**Brief 1**
Please decide whether each statement below agrees with the article on the NANOG reaction to Spain's blocking, answering yes or no and quoting the words of the article that settle it: (a) Italy's new laws require ISPs to block submitted IPs and domains within 30 minutes, with no court order; (b) Tim Burke is an operator based in Italy; (c) AGCOM donated the Piracy Shield platform to the Serie A football league.
**Brief 2**
Carry the article on the NANOG reaction to Spain's internet blocking forward from its last sentence.

NANOG Erupts: “Spain Is Turning Off Half the Internet”

Following Martínez’s post, responses from around the globe poured into NANOG, a central hub for global network operators. The tone quickly escalated from alarm to outright condemnation.

“This isn’t network neutrality. This is censorship by blunt force,” said Tim Burke, an operator from the U.S.
“Spain is literally switching off half the internet to stop a few pirate streams,” added nanog@immibis.com, another participant.

Some technical experts criticized Cloudflare for its use of technologies like Encrypted Client Hello (ECH) and DNS over HTTPS (DoH), which they argue make domain-specific blocking nearly impossible. As a result, ISPs, under pressure to comply with court orders, resort to blocking entire IP subnets, affecting all sites hosted on those CDNs—legitimate or not.

“It’s all or nothing. That’s how Cloudflare has designed it. They made it impossible by design,” stated Constantine A. Murenin, referencing Cloudflare’s commitment to privacy-focused encryption protocols.

However, defenders of Cloudflare argued that privacy and encryption are non-negotiable, and that it’s the legal overreach of authorities, not protocol design, that’s to blame.

“Eyeball customers pay for the full internet, not ‘the internet minus every CDN the ISP doesn’t like,’” said Burke.

A European Trend? Italy’s Similar Crisis

Spain isn’t alone. Contributors noted that Italy has already implemented similar measures, but with even less oversight. There, the Serie A football league donated a content-blocking platform called Piracy Shield to the government regulator AGCOM. New laws require ISPs to block IPs and domains submitted by copyright holders—without a court order, and within 30 minutes of notification.

“In Italy, copyright holders themselves enter the IPs to block. No control, no judicial review,” said Brian Turnbow, an operator in Italy. “It’s caused mass disruption, and the CCIA has already sent a letter of protest to the European Commission.”

**The data**
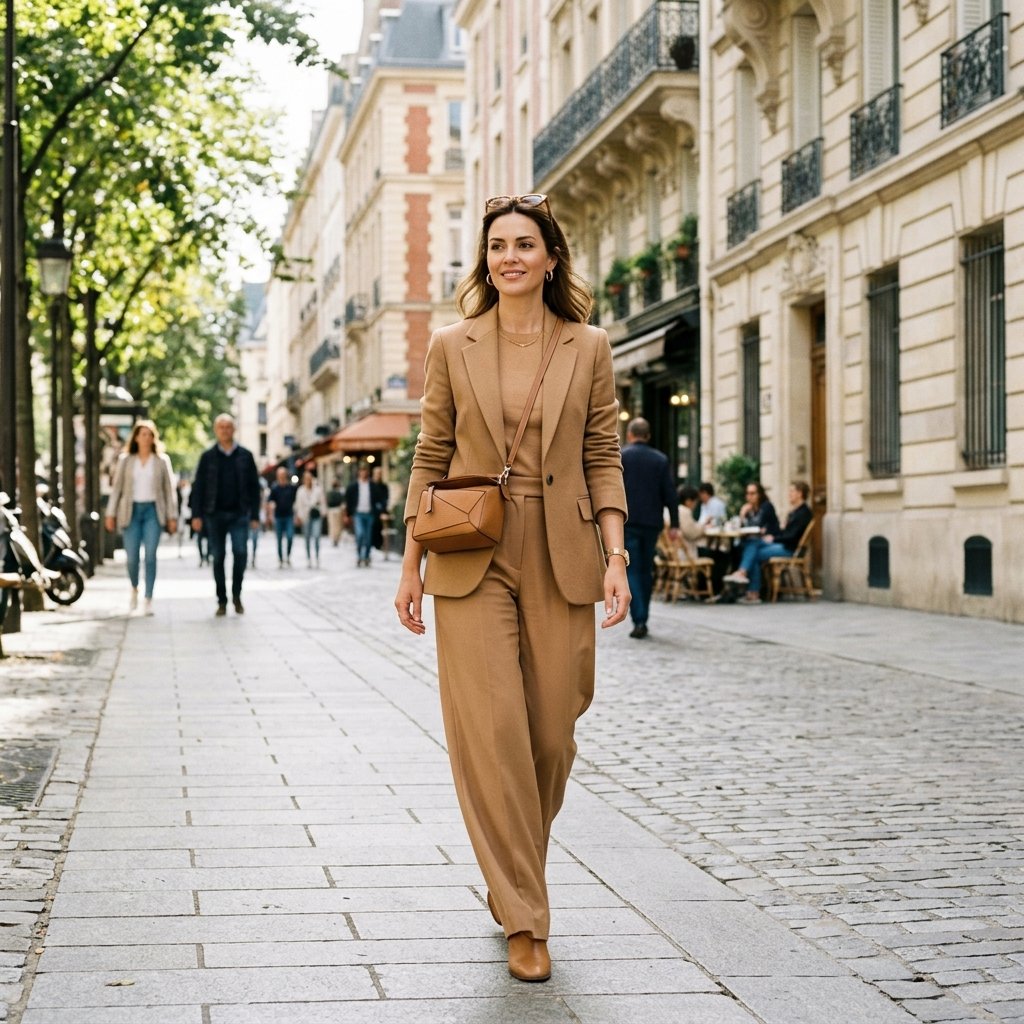 camel monochromatic outfit ideas street style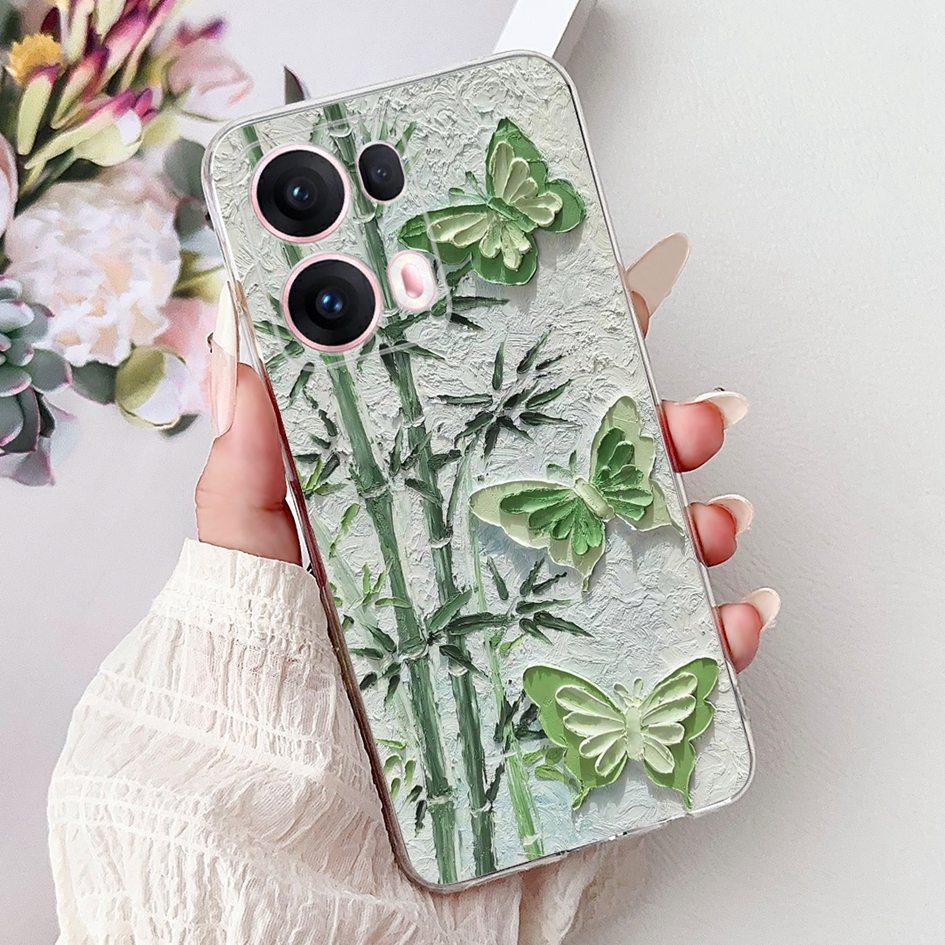 For OPPO Reno13 Pro 5G Case CPH2697 Fashion Flower Butterfly Soft Silicone Phone Cover For OPPO Reno 13 CPH2689 Reno13Pro Bumper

**Written reply 1**
(a) Yes: "without a court order, and within 30 minutes of notification"
(b) No: "said Tim Burke, an operator from the U.S."
(c) No: "the Serie A football league donated a content-blocking platform called Piracy Shield to the government regulator AGCOM"

**Written reply 2**
Cloudflare: Legal Action Already Underway

According to NANOG contributors, Cloudflare has already filed legal challenges to these blanket blockades in Spain. The company argues that such measures undermine the core functioning of the web, set a dangerous precedent for censorship, and breach the European net neutrality framework.

While the legal battle unfolds, millions of Spanish users—businesses, developers, NGOs, and institutions—find themselves relying on VPNs or left completely offline during sports events.

Is This the Internet We Want?

At the heart of the NANOG discussion lies a deeper question: Should ISPs have the power to censor the internet en masse in the name of copyright protection?

Supporters of decentralized, encrypted networks argue that selective censorship should never be a technical possibility in the first place. Critics warn that the “all or nothing” model pushes authoritarian tendencies further, enabling mass blackouts in democratic nations over commercial interests.

“You can’t have it both ways,” concluded one participant. “Either you support open protocols and accept that bad actors will hide, or you give governments the power to unplug half the internet at will.”